No, you can only have one driver version, the one that correspond to the loaded kernel modules. Installing the driver inside a Docker image makes it non-portable.
If using Docker is an option, the official Dockerfile works well, you just need to modify the FROM line to "nvidia/cuda:8.0-cudnn5-devel-ubuntu16.04". Or "nvidia/cuda:8.0-cudnn5-devel-ubuntu14.04", depending on which version of Ubuntu you want.
No, this is the CUDA toolkit, it doesn't depend on the driver version. You can compile CUDA code without having a GPU (which is the case during a "docker build").
Edit: in other words, your Docker image doesn't depend on a specific driver version and can be ran on any machine with sufficient drivers. Driver files are mounted as a volume when starting the container.
Well yes, you do need to have the driver installed on the host OS :)
You can run multiple containers on the same GPU with nvidia-docker, it's exactly the same as running multiple processes (without Docker) on the same GPU.

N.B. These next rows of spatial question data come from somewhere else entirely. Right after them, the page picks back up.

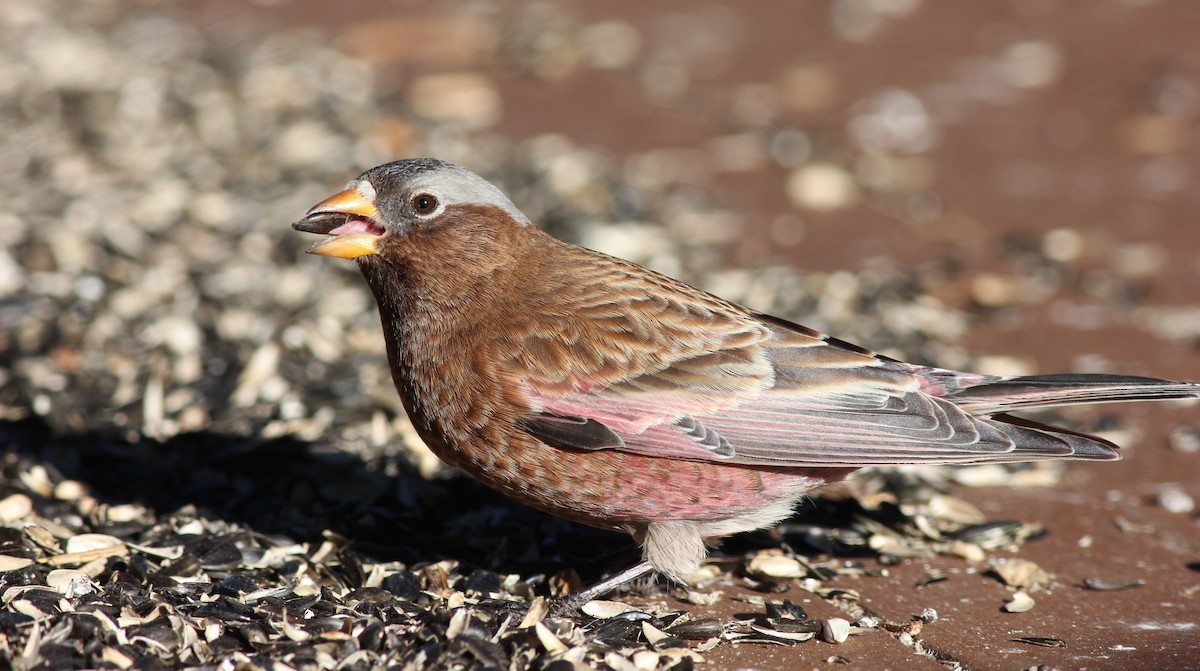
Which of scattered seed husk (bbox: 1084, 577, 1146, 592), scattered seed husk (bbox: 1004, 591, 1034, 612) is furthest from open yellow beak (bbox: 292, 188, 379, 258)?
scattered seed husk (bbox: 1084, 577, 1146, 592)

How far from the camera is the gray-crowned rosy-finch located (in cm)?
431

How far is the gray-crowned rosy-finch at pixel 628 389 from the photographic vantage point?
4.31m

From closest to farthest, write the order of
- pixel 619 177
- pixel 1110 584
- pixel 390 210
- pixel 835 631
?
pixel 835 631
pixel 390 210
pixel 1110 584
pixel 619 177

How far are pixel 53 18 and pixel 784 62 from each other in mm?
6303

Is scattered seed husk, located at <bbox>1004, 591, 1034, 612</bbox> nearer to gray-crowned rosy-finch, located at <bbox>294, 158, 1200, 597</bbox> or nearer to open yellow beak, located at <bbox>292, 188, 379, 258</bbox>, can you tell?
gray-crowned rosy-finch, located at <bbox>294, 158, 1200, 597</bbox>

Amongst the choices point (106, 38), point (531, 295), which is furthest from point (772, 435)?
point (106, 38)

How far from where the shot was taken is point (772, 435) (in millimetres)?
4367

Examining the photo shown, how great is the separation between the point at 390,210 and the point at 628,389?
1065mm

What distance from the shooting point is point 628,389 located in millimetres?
4395

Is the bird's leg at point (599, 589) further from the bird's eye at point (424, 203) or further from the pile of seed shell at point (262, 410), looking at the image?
the bird's eye at point (424, 203)

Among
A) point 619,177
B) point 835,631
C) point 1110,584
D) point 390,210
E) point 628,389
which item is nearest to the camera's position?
point 835,631

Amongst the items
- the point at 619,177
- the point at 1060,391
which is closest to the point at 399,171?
the point at 1060,391

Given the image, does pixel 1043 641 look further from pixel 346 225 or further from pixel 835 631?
pixel 346 225

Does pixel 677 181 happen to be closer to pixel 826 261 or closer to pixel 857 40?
pixel 826 261
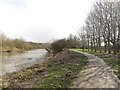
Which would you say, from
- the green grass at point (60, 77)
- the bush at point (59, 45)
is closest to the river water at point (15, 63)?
the green grass at point (60, 77)

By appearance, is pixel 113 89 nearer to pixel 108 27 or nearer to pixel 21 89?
pixel 21 89

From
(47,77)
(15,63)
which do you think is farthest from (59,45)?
(47,77)

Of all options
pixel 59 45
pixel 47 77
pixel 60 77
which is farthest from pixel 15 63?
pixel 59 45

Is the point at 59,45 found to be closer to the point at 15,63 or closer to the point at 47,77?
the point at 15,63

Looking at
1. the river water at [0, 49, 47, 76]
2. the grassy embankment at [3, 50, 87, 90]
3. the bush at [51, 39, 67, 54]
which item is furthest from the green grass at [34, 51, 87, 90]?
the bush at [51, 39, 67, 54]

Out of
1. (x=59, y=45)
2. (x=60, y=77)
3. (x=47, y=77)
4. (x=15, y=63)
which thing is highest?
(x=59, y=45)

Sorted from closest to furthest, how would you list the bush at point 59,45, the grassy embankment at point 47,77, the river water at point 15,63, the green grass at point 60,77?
the green grass at point 60,77 → the grassy embankment at point 47,77 → the river water at point 15,63 → the bush at point 59,45

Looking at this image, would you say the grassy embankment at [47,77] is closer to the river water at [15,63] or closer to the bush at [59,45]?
the river water at [15,63]

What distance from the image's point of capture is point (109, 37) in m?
52.9

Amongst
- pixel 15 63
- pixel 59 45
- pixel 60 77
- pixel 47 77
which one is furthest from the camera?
pixel 59 45

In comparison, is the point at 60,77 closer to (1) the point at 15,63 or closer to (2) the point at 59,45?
(1) the point at 15,63

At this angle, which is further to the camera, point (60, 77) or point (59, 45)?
point (59, 45)

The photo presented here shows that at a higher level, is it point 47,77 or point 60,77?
point 60,77

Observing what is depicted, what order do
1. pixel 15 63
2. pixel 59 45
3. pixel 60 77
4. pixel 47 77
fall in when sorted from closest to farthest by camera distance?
pixel 60 77
pixel 47 77
pixel 15 63
pixel 59 45
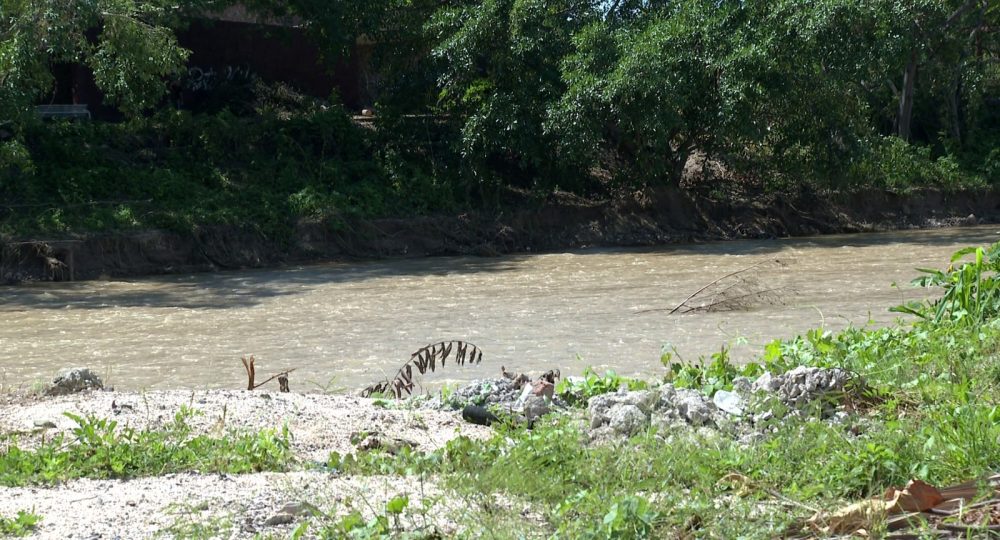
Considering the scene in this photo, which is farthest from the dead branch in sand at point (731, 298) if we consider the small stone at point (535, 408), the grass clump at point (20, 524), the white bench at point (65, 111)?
the white bench at point (65, 111)

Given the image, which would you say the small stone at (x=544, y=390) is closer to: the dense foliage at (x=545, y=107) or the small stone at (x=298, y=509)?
the small stone at (x=298, y=509)

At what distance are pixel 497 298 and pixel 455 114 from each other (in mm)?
8506

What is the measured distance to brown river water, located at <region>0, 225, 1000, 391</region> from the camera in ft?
33.0

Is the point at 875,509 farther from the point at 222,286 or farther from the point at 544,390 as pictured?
the point at 222,286

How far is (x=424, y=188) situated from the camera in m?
21.3

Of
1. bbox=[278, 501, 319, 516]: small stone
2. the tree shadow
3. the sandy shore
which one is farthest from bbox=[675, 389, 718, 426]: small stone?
the tree shadow

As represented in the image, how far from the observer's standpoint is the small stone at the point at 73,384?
685 cm

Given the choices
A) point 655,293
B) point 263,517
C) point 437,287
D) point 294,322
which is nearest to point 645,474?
point 263,517

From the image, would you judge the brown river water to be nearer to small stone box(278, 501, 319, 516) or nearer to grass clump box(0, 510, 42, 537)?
small stone box(278, 501, 319, 516)

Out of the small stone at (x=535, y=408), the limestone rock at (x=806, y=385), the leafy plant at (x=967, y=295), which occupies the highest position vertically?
the leafy plant at (x=967, y=295)

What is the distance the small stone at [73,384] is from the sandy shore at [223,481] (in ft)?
1.32

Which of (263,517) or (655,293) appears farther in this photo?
(655,293)

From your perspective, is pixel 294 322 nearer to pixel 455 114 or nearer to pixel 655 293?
pixel 655 293

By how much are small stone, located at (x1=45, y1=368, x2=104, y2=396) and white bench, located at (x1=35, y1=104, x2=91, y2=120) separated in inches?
610
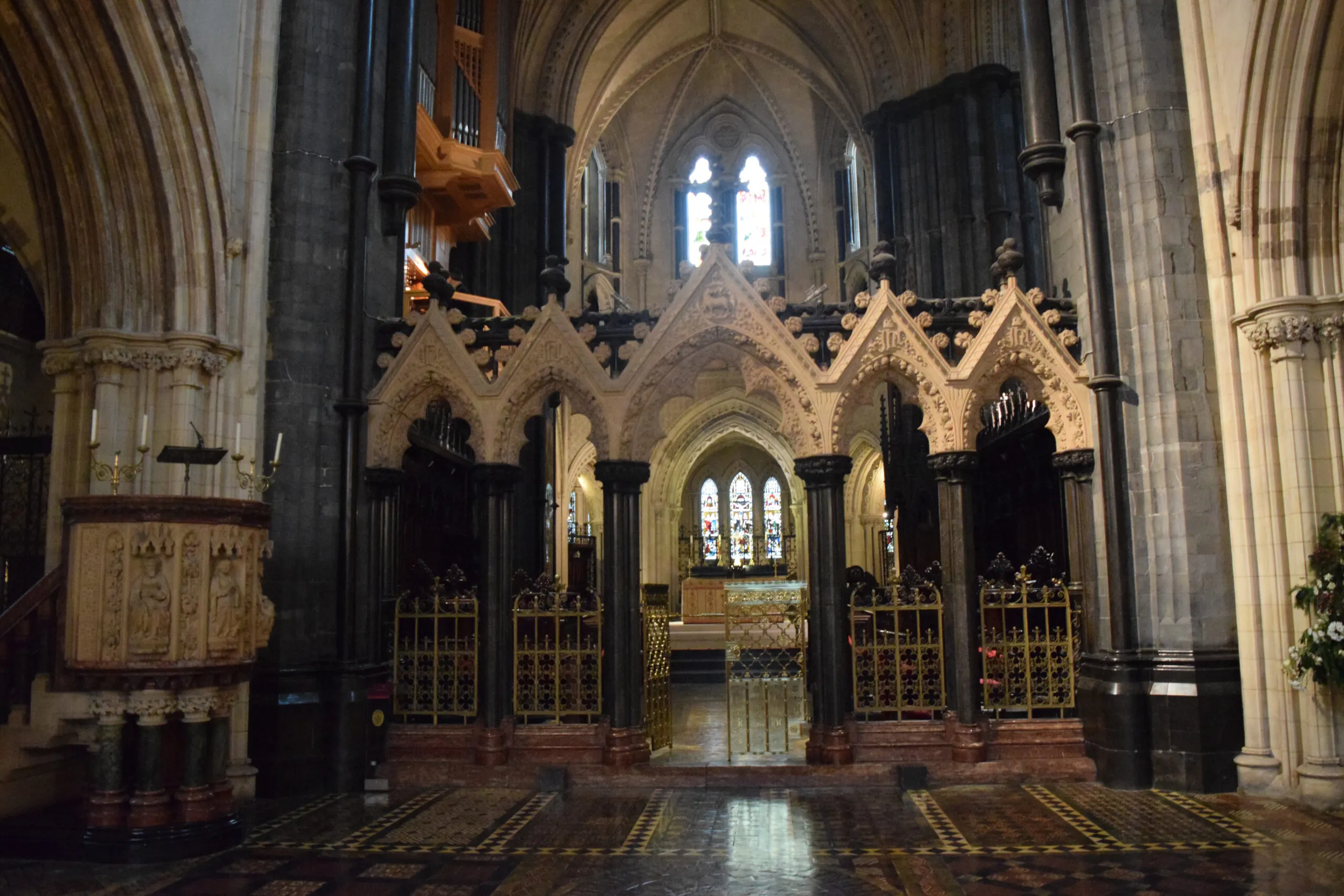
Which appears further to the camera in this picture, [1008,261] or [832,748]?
[1008,261]

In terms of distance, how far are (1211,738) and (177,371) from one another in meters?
7.40

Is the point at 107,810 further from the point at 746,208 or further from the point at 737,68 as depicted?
the point at 746,208

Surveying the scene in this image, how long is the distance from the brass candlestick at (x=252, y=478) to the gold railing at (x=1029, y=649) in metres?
5.27

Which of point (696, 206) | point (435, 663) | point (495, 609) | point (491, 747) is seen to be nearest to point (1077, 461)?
point (495, 609)

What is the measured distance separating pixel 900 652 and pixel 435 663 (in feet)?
11.9

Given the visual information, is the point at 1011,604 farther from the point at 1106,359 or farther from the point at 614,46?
the point at 614,46

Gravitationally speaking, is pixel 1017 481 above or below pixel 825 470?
above

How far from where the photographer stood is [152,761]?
559 cm

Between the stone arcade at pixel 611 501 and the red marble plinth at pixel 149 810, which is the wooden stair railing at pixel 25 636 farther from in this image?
the red marble plinth at pixel 149 810

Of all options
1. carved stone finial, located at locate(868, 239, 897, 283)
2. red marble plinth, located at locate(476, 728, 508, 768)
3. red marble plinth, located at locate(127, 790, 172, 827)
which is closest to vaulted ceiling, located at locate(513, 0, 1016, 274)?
carved stone finial, located at locate(868, 239, 897, 283)

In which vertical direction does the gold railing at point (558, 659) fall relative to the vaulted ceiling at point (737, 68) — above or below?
below

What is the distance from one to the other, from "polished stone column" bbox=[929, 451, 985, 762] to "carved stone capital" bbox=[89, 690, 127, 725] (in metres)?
5.55

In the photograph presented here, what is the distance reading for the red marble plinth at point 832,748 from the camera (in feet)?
25.8

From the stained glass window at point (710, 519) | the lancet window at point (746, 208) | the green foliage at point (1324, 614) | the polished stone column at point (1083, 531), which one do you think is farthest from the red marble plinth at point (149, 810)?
the stained glass window at point (710, 519)
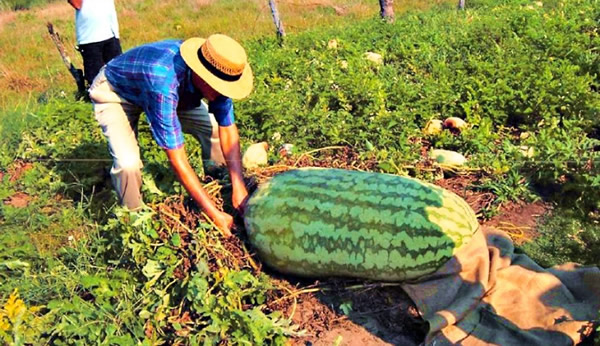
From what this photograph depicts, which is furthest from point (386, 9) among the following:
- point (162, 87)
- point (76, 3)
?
point (162, 87)

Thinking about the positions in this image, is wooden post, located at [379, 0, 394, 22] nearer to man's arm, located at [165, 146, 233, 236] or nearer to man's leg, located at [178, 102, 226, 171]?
man's leg, located at [178, 102, 226, 171]

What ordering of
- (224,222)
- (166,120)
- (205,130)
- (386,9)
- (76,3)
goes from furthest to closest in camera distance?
(386,9) → (76,3) → (205,130) → (224,222) → (166,120)

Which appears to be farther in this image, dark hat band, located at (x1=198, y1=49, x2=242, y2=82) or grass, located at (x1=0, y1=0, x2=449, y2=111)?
grass, located at (x1=0, y1=0, x2=449, y2=111)

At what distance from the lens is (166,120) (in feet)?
12.3

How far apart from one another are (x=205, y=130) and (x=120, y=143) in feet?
2.24

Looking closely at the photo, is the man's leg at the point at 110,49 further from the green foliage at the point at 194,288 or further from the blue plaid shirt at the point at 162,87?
the green foliage at the point at 194,288

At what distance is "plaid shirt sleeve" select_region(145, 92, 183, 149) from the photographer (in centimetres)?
375

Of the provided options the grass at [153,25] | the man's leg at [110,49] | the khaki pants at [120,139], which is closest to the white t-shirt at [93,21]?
the man's leg at [110,49]

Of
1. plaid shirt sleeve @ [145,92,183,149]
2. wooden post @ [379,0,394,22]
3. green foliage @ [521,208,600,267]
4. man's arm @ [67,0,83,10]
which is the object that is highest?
plaid shirt sleeve @ [145,92,183,149]

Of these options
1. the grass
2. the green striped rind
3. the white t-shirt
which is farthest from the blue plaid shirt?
the grass

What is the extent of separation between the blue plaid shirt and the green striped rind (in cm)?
71

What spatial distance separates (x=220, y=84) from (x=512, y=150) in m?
2.68

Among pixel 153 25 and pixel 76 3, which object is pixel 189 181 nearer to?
pixel 76 3

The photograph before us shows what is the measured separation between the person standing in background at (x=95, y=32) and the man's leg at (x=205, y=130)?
2.70 meters
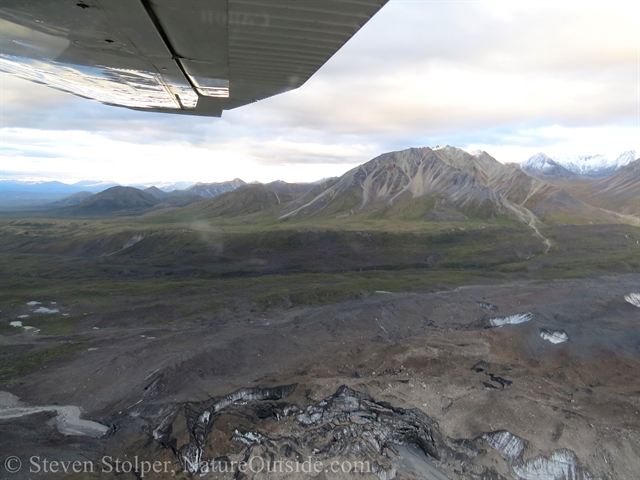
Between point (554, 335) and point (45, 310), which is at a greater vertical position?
point (554, 335)

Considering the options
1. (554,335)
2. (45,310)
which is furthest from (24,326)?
(554,335)

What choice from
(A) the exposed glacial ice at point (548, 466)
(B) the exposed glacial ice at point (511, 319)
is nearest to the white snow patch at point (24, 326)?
(A) the exposed glacial ice at point (548, 466)

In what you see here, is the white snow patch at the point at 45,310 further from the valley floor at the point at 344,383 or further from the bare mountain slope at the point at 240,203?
the bare mountain slope at the point at 240,203

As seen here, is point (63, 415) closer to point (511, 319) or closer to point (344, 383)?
point (344, 383)

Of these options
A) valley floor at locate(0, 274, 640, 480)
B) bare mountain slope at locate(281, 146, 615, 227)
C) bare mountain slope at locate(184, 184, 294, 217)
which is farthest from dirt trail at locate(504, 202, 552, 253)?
bare mountain slope at locate(184, 184, 294, 217)

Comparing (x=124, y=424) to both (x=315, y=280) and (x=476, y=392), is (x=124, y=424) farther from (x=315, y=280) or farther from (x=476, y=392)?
(x=315, y=280)
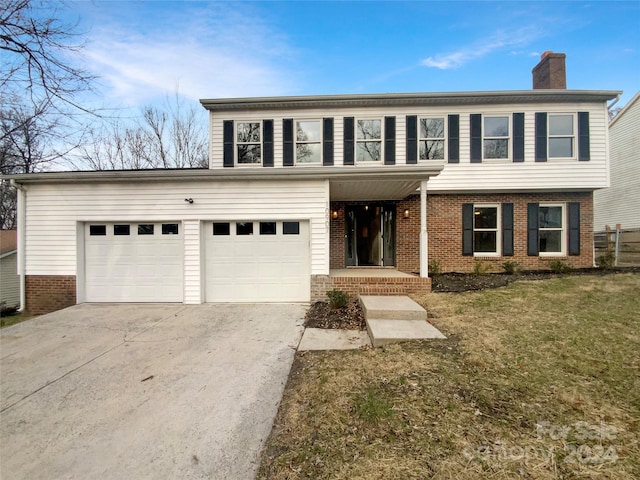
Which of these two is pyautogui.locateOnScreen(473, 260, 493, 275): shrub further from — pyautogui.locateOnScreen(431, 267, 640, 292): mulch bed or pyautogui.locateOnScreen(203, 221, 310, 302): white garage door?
pyautogui.locateOnScreen(203, 221, 310, 302): white garage door

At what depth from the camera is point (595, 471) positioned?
179 cm

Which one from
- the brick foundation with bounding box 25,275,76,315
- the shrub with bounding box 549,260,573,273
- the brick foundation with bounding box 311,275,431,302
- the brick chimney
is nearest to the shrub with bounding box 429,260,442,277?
the brick foundation with bounding box 311,275,431,302

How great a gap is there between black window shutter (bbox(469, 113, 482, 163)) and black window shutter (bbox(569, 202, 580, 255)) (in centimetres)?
359

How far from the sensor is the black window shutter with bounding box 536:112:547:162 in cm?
912

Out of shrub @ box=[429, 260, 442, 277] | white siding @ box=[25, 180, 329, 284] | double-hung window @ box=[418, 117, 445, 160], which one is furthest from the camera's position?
double-hung window @ box=[418, 117, 445, 160]

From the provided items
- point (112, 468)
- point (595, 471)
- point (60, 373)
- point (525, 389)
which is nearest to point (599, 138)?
point (525, 389)

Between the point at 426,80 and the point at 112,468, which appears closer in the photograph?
the point at 112,468

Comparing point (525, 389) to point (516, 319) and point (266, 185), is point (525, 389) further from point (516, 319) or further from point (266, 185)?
point (266, 185)

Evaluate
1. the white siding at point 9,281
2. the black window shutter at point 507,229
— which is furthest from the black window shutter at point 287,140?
the white siding at point 9,281

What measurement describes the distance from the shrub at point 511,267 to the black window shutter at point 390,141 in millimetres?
4985

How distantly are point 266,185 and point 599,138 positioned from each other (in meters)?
10.7

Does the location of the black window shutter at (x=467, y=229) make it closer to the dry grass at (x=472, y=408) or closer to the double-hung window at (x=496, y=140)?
the double-hung window at (x=496, y=140)

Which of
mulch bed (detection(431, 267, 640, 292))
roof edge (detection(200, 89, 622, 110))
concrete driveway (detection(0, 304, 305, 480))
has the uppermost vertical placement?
roof edge (detection(200, 89, 622, 110))

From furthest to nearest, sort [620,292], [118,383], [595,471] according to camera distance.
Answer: [620,292]
[118,383]
[595,471]
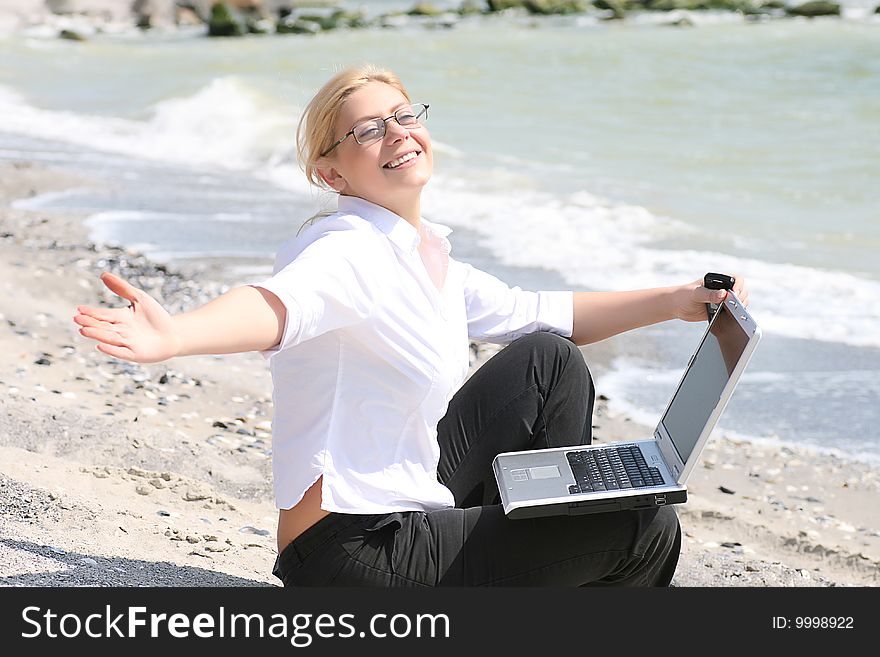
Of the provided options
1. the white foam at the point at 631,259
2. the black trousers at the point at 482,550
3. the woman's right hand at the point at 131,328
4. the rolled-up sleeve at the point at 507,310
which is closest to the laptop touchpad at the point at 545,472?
the black trousers at the point at 482,550

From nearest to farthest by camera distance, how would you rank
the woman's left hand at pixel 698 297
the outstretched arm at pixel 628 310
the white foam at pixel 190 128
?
the woman's left hand at pixel 698 297
the outstretched arm at pixel 628 310
the white foam at pixel 190 128

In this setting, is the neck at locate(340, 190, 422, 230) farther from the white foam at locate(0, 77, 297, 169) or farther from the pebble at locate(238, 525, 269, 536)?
the white foam at locate(0, 77, 297, 169)

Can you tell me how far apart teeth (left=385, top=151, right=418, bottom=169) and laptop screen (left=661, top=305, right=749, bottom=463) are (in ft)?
2.98

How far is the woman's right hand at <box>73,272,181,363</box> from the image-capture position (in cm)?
202

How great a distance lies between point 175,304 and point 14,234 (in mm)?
1996

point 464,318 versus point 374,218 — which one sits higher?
point 374,218

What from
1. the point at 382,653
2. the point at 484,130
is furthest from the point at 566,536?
the point at 484,130

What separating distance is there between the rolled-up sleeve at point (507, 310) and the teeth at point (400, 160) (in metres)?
0.47

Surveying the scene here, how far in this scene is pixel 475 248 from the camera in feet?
29.6

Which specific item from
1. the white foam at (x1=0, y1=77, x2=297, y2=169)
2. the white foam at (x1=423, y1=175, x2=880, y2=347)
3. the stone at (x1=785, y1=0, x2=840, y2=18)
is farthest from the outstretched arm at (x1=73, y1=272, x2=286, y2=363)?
the stone at (x1=785, y1=0, x2=840, y2=18)

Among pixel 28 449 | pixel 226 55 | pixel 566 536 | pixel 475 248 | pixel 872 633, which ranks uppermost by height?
pixel 566 536

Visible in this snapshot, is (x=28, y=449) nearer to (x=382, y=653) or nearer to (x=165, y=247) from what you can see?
(x=382, y=653)

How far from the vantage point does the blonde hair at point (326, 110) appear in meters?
2.80

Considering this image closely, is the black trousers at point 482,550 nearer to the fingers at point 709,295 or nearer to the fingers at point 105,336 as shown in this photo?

Author of nvidia-docker here. You can definitely have multiple containers on each GPU if you want. If you find a bug or if you think the documentation was not great, please file a bug!
Awesome. Thanks for the reply and I apologize for suggesting something incorrect.
It does strike me as tricky needing to match driver versions between the host and the container. Do you know if there is any effort to eliminate that requirement?
Also while we're chatting, is there any hope of NVIDIA open sourcing their linux drivers? How would such a move affect nvidia-docker?
You don't need to match the driver version between the host and the container. Actually, you shouldn't include any driver file inside the container.
All the user-level driver-files required for execution are mounted when the container is started using a volume. This way you can deploy the same container on any machine with NVIDIA drivers installed.
Thanks for your superb work. Is it possible to use nvidia-docker on several AWS instances, to use multiple GPUs? (To spread training on multiple GPUs for more speed and ram. Tensorflow and Caffe support distributed training but not sure if it's viable on dockerized envs on AWS?)
One container can use multiple GPUs on the same machine without problems.
For distributed training (which Caffe doesn't actually support, not the official version), you would have to run one container per instance, but this is more a configuration problem at the framework level, than a Docker or nvidia-docker problem.